Doing a master's was one of the more interesting things I've done. Part of what made it interesting was unexpected: growing up, I genuinely hated math. The way it was taught in school — all pressure, no curiosity — made me avoid it. But in my master's, for the first time, I actually enjoyed it. The courses were about ideas rather than procedures, and that made a real difference. My major was in Algorithm and Computation Theory, which is about as close to pure theoretical computer science as you can get, and I'm glad I went that direction.
For my thesis, I worked on spiking neural networks. Partly because that was my supervisor's area, but also because SNNs are more conceptually interesting than immediately useful — which, for a thesis, I think is the right framing.
What spiking networks are
Conventional neural networks pass continuous floating-point activations between layers. Spiking networks don't — they pass discrete events in time, the way biological neurons actually fire. Each neuron accumulates input until it crosses a threshold, fires a spike, and resets. The temporal dynamics are part of the representation, not incidental.
This makes SNNs a natural match for Dynamic Vision Sensors (DVS cameras), which produce discrete events rather than frames: each pixel fires independently, asynchronously, when its local brightness changes.

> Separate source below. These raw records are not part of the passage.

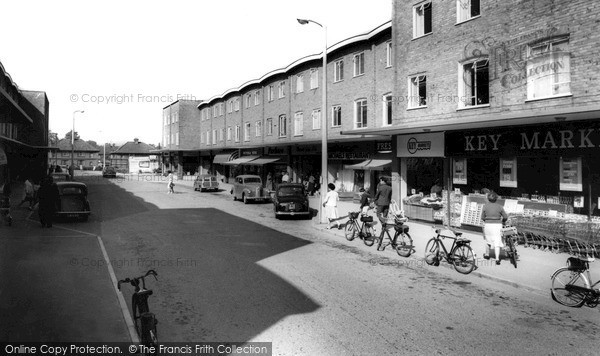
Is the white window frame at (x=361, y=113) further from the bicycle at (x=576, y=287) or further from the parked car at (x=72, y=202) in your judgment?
the bicycle at (x=576, y=287)

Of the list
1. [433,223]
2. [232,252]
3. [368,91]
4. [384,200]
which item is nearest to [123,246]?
[232,252]

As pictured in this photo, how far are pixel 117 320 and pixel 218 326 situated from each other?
4.80 ft

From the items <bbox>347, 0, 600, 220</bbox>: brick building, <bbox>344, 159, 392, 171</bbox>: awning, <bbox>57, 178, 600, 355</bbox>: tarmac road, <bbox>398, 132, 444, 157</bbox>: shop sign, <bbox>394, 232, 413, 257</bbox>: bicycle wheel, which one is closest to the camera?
<bbox>57, 178, 600, 355</bbox>: tarmac road

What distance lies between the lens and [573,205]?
39.1 ft

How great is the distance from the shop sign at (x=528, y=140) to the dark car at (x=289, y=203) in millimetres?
6511

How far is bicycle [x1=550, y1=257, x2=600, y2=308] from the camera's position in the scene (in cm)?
704

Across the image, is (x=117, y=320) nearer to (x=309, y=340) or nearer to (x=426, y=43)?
(x=309, y=340)

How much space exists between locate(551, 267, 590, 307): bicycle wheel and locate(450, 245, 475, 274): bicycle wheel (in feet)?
6.07

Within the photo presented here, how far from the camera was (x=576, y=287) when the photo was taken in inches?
280

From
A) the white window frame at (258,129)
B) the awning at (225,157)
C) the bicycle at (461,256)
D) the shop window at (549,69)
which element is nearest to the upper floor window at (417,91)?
the shop window at (549,69)

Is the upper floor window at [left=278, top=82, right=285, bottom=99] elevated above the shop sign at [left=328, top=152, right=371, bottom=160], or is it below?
above

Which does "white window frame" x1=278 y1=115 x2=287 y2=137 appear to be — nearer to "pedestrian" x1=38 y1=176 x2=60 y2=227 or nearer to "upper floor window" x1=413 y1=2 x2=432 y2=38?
"upper floor window" x1=413 y1=2 x2=432 y2=38

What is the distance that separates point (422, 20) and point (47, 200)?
15.5m

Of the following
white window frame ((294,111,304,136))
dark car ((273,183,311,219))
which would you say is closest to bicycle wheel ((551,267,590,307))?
dark car ((273,183,311,219))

For gesture recognition, this captures motion in a way that conventional cameras don't.
Building the tools from scratch
Standard ML tooling — PyTorch, Keras — doesn't natively support spiking networks. The non-differentiable spike function requires surrogate gradient methods for training, and the temporal dynamics require careful state handling across timesteps. I implemented the core training and simulation tools from scratch. Time-consuming, but it meant I understood what was actually happening at each layer — which is not always true when a framework abstracts everything for you.
The results on gesture recognition datasets were competitive with conventional CNN approaches, with notably lower neural activation density. Whether that translates to real energy efficiency on neuromorphic hardware is a question the thesis raised but didn't fully answer.
Research has a different rhythm than engineering work. The feedback loops are longer, the definitions of success are fuzzier, and you spend a lot of time unsure whether you're on the right track. I found both things to be true: I loved it while I was doing it, and I was also glad to go back to building things afterward.